A statutory system would impose order that rules made up on the fly clearly cannot. “It should be done – there’s no question about it,” says Kevin J. Barry, retired Coast Guard captain and military judge.
“It’s a very good suggestion because the Geneva Convention did not anticipate the kind of enemy” that U.S. forces are fighting when the international treaties were created, said Ved Nanda, director of the international legal studies program at the University of Denver. “If Congress can look at … how they should be treated, I think that would be a very good idea.”
“Congress has been absent without leave on this,” Barry said. Since 2001, only the courts have done that, he said.
Congress belatedly took up some issues involving captives, with Arizona Sen. John McCain’s torture ban and the ridiculous proposal by Sen. Lindsey Graham, R-S.C., to strip the U.S. Supreme Court of the power to hear detainee cases. (In June 2004, the court ruled detainees can’t be held indefinitely and could challenge detention in federal courts.)
Congressional criteria that differentiate between insurgents and terrorists would be helpful. “It’s awful what we’re doing,” Barry says, condemning the idea “that anybody who wants to do something nasty to to us is a combatant who we can lock up and throw away the key.” Even the Viet Cong were treated as prisoners of war.
Once a country is pacified, insurgents who take up arms in their home countries can and should be released. Incarceration of international terrorists, who could remain dangerous for a long period of time, is much more problematic. Nanda points out that “the United Nations has no mechanism for dealing with those kinds of people. … My own suggestion would be some international machinery be established to deal with these difficult cases,” possibly by regional groups of countries.

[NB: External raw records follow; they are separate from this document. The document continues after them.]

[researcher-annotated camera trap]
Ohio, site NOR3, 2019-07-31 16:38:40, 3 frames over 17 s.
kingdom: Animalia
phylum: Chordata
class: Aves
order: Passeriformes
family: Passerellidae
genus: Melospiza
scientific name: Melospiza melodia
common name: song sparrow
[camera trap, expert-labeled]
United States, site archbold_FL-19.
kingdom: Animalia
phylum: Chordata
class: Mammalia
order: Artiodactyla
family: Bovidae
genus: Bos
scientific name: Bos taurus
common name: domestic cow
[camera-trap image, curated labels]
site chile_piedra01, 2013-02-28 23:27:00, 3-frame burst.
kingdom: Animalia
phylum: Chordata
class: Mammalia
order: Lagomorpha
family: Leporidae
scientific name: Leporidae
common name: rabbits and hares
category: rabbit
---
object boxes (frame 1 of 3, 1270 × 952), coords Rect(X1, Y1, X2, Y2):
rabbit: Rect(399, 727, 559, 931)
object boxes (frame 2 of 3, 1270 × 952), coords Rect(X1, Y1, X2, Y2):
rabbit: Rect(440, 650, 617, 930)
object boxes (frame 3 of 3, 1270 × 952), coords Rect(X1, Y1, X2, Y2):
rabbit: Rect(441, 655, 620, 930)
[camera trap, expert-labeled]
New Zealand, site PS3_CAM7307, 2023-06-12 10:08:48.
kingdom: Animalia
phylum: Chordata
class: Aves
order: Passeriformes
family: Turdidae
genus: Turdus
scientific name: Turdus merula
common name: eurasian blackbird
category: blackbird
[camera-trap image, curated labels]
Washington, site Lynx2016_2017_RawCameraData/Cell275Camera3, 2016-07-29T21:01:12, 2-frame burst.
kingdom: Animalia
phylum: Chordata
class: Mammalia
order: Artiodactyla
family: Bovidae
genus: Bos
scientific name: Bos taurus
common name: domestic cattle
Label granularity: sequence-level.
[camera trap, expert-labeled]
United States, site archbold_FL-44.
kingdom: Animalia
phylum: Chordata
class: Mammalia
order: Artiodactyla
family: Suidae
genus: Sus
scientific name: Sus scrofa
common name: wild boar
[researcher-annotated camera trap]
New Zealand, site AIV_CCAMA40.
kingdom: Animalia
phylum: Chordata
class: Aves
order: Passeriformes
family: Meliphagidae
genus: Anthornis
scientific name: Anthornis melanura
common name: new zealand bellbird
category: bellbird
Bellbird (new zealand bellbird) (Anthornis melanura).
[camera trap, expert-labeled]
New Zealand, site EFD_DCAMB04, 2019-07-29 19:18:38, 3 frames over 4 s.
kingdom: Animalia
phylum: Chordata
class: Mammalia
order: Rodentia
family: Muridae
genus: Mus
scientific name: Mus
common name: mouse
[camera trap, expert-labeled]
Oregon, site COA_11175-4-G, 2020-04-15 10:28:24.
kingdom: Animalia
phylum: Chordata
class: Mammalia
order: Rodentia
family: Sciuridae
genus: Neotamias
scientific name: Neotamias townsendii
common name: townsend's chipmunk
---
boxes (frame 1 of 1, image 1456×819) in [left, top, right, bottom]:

Congress, which created the Uniform Code of Military Justice, has the power to enact laws defining rules for military tribunals that determine if captives are POWs or try any accused of war crimes. As Barry notes, President Bush’s military commissions were modeled on those established during World War II but without many due-process protections.
Instead of haphazard efforts that clash with American legal strictures, Congress should enact unambiguous laws that are consistent with international concepts of humane treatment – the same as we’d demand for any GI who’s a POW.